[Begin]

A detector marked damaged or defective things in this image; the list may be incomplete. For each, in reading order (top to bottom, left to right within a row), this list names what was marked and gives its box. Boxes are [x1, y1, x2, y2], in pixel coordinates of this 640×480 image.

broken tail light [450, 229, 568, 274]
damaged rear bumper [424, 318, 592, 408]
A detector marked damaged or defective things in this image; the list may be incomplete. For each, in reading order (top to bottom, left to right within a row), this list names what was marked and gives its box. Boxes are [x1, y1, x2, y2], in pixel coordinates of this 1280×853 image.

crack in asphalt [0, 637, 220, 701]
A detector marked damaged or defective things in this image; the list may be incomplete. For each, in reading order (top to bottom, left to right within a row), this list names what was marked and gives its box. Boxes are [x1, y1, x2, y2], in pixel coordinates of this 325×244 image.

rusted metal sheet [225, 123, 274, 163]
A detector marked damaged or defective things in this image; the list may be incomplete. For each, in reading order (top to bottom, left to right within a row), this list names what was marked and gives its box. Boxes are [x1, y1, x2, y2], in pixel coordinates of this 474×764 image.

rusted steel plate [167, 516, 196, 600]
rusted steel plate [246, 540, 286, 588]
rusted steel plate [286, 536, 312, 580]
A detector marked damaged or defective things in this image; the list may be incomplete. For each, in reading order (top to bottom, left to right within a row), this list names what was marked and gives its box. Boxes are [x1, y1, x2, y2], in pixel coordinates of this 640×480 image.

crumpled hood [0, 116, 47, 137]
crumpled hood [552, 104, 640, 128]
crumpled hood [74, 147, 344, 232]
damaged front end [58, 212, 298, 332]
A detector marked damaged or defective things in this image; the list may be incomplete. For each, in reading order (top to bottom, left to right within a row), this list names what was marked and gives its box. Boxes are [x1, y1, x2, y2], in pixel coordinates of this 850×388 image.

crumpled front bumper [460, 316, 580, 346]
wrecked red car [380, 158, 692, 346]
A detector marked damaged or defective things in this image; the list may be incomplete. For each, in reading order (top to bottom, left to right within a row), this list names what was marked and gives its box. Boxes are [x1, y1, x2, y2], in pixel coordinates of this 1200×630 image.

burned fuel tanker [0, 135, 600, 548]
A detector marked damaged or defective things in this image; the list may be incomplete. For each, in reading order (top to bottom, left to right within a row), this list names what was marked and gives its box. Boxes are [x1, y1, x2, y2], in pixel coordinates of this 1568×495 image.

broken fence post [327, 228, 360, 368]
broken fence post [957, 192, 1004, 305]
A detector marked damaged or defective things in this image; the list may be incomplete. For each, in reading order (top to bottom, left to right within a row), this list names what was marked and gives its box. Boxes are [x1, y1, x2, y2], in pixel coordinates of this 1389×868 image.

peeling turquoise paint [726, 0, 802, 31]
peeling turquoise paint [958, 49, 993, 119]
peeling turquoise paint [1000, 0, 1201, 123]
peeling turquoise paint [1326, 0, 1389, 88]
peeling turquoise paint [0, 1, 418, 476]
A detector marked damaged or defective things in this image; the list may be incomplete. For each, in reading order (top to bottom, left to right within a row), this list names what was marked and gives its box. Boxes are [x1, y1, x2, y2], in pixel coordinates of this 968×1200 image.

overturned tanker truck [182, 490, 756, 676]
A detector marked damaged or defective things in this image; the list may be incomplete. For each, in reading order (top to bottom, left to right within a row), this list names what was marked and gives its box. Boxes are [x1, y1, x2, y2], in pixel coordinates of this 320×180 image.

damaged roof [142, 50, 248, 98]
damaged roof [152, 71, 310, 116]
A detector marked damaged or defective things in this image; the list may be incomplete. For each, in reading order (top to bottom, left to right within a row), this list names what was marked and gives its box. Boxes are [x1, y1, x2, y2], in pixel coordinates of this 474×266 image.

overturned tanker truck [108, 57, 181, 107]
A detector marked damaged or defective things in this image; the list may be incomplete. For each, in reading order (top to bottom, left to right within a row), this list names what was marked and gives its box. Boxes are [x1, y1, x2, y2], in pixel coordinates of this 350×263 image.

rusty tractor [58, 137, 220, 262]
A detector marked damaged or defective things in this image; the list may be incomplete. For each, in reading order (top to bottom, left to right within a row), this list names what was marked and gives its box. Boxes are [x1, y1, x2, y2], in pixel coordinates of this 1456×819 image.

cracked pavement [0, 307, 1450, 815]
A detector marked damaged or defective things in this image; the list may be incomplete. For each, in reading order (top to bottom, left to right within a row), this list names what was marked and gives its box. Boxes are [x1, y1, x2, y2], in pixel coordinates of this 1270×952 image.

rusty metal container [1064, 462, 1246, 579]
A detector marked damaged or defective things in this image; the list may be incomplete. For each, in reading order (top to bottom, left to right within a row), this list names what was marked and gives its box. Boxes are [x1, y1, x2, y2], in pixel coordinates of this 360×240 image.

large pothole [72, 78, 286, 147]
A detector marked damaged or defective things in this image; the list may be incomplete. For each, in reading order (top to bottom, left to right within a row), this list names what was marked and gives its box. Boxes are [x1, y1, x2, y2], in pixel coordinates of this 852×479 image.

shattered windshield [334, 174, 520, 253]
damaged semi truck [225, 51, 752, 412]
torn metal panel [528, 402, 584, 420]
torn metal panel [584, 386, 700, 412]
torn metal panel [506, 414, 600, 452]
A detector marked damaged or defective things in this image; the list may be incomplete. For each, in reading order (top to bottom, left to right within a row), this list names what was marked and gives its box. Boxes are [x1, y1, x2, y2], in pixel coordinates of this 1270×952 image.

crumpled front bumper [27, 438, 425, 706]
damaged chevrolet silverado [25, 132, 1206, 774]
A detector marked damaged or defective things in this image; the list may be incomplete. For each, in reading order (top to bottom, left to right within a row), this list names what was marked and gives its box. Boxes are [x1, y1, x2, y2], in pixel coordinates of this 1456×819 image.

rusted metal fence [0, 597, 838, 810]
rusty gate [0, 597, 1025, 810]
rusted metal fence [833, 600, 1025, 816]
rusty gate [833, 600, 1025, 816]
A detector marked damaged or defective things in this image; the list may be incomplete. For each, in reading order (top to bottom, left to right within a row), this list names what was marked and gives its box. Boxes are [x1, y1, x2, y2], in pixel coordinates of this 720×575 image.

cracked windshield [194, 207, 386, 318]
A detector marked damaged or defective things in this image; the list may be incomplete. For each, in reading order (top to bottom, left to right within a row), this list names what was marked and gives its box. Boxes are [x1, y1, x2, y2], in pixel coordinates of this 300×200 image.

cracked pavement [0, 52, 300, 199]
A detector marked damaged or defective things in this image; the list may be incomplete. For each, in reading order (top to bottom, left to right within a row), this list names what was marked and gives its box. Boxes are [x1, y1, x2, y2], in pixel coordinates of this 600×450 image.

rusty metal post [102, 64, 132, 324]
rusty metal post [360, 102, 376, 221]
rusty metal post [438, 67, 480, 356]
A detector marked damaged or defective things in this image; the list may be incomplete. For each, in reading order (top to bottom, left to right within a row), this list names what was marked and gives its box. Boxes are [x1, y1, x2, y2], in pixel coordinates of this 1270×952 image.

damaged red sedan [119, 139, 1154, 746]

[End]

§ EXERCISE
Reproduce the data above word for word, from the line with "this 350×263 image." up to and including the line with "large pothole [72, 78, 286, 147]".

§ WRITTEN SOLUTION
A detector marked damaged or defective things in this image; the list may be incomplete. For each, in reading order (top to bottom, left to right within a row), this list names what was marked and gives its box. Boxes are [x1, y1, x2, y2], in pixel coordinates of this 350×263 image.

rusty tractor [58, 137, 220, 262]
A detector marked damaged or defective things in this image; the list may be incomplete. For each, in reading order (top to bottom, left to right within a row), this list names what was marked and gives its box. Boxes are [x1, y1, x2, y2], in pixel coordinates of this 1456×819 image.

cracked pavement [0, 307, 1450, 815]
A detector marked damaged or defective things in this image; the list may be incomplete. For each, in reading order (top to bottom, left to right within a row), this list names what was marked and gives its box. Boxes are [x1, y1, x2, y2], in pixel coordinates of this 1270×952 image.

rusty metal container [1064, 462, 1246, 579]
A detector marked damaged or defective things in this image; the list may be incomplete. For each, in reading order (top to bottom, left to right within a row), this list names what was marked and gives its box. Boxes are [x1, y1, x2, y2], in pixel coordinates of this 360×240 image.

large pothole [72, 78, 286, 147]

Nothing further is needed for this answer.